There needs to be big energy, the thrill & excitement & terror of storms, floods, great armies clashing, so many young men rushing, killing, dying. I need lots of words for noise & quick momentous movement. "Clash" & "Dash" are useful words. But I can't over-use them
So I tried to get some inspiration for vocabulary by re-reading the start of the Tempest, and realized that Miranda uses "dash" twice in four lines ("dashes the fire out... dashed all to pieces"). Unhelpful.
Why do men fight? This is an absolutely central important question in the Iliad, so it's important to get the language as "right" as possible. But the language and conceptualization of aggression and hostility is quite different in Gk vs. English.
Greek eris is usually rendered "strife". But "strife" is very C19, whereas the Gk word doesn't feel retro like that. Also eris suggests both specific occasions or acts of hostility, and also the underlying desire to get in a fight, which "strife" usually doesn't.

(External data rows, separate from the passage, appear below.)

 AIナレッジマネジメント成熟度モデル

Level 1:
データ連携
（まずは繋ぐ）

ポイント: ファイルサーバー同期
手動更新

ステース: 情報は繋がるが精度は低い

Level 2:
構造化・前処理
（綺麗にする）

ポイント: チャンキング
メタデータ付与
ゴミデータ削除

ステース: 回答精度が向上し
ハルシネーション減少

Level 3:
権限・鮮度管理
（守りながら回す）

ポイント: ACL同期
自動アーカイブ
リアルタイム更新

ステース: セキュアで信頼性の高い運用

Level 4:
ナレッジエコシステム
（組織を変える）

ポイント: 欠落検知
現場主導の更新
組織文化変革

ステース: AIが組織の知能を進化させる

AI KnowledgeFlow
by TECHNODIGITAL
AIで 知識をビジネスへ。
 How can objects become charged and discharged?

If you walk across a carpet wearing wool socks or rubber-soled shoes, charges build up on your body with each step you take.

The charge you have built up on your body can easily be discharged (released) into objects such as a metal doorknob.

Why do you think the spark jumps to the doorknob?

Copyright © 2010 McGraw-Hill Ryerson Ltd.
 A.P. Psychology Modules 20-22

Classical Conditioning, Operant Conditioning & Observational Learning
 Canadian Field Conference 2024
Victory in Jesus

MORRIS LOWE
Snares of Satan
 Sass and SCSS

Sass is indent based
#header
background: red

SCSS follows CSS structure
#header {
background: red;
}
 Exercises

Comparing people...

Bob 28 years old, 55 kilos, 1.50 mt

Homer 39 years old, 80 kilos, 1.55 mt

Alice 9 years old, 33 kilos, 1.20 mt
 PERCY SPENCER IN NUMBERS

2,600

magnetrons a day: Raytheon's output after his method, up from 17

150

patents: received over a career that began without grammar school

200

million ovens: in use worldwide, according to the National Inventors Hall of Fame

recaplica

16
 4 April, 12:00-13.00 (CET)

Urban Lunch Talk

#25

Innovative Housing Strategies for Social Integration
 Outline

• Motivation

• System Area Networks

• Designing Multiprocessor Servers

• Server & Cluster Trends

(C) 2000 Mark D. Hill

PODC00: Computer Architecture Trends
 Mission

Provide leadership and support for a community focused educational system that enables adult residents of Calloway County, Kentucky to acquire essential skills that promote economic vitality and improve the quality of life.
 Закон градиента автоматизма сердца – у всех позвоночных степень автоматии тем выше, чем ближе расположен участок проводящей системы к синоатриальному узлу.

There aren't a lot of good words for "metal thingy fastened onto a shield or helmet", except "boss". But the English word "boss" connotes "person in charge at work", which the Greek words don't mean at all.
If there are 2 different words for "shield" in the original, ideally I want 2 different words in English. But English words for "shield", other than "shield", are few on the ground, and tend to be archaic. "Buckler" is a lovely word but v. Spenserian.
It's common in Homer to describe a killing with the verb luo, "to release": luse de guia, "he released his limbs". In English , we are not likely to imagine the parts of the body as a system of knots, untied at death. How much can I retain the foreign idioms?
The original isn't at all hard to understand; how much is it justifiable or desirable, for me in this particular translation project, to make the English more difficult and less idiomatic than the original?
In one of many great similes, the confrontation of the 2 armies is like 2 rivers coming down 2 mountains to clash and commingle. The rivers join in the dual form of the verb; there's no "2". But it matters that there are 2 rivers, and 2 sides in the war.
I need to put "2" in there somewhere, to make clear what is clear in the original. But if I say, "2 rivers, on 2 different but adjacent mountains", I'm spelling things out in an awful clunky way that will lose all the poetic oomph; and the oomph is the point.
I spent a long time worrying about whether the river Simöeis in modern English, must always be pronounced with 3 syllables. Cowper and Pope give it only 2. But I think it needs to be 3 for 2019 English, even if it's tough to get into the line.
There's never a right answer. Ideally, every choice has to make sense in itself & in the context of 10,000 other similar choices, in the larger quest to produce a text with a deep and detailed connection to the original, & with its own life and integrity in English.
I hope it doesn't sound as if I'm whining. I love how difficult this work is, and the way it has so many different types of difficulty. I love the way it engages so many different parts of the mind, ears, tongue. I love the sense of being in multiple worlds at once.
The Greek word "ponos", child of Eris, connotes labor, challenge, suffering, hardship; it's used for the work of war as well as peace-time labor, & the Labors of Heracles. It's painful, but not necessarily bad. The hardness of work makes you feel alive.